I felt leaving home very much, for they all seemed to cling to me and to lean on me after that time of sorrow. My father had aged a great deal, and had turned in a few weeks into an elderly man.

My poor mother said over and over again that she had nothing to do.

"Oh, Peter," she said one day, "I used to grumble, and to think I had a hard time of it, with so many to cook for, and so many clothes to mend, and so many stockings to darn, and such lots of things to wash and to iron, and so much to see after. But now, God knows, I would give all I have to have one of those busy days back again. I didn't know, till they were gone, how much I should miss them all. God forgive me if I ever grumbled at having to work for them!"

It was a very different home now—so quiet and still, with so many empty beds and silent rooms, with so much space at the large dinner-table, which used to be so well filled, with so many vacant chairs, and with a row of caps hanging on the pegs in the passage, which were never taken down from their places, but which mother seemed as if she could not take away. Every one who came to the house must have noticed the difference in our once merry, noisy home.

Yet it was a different home in another way, for now both father and mother were leading their children in the way to heaven.

It was a great effort to my father to open the Bible and begin family prayer, but he made it.
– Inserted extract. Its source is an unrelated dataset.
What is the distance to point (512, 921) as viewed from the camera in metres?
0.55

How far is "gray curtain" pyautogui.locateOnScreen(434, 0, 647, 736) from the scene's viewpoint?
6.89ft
It was a great effort for my mother to put on her bonnet, and, in the face of astonished neighbors, to go to church again, but she made it. And when I left them, I had the joy of knowing that whenever the cry was heard:

"Behold the Bridegroom cometh: go ye out to meet Him!"

We should, as a family, be all ready to obey the summons; for in that great day when the King shall gather together His own, every one of us would be taken—none of us would be left behind.

I went to Calvington by the early train, and walked from the station to Grassbourne. Mrs. Bagot gave me a warm welcome when I arrived at the cottage.

"I'm glad to see you, my lad," she said; "I am, indeed. The master and me have been awful lonesome without you, we have, indeed. What with our lady's trouble, and the loss of that dear boy, we've been very dull and low altogether."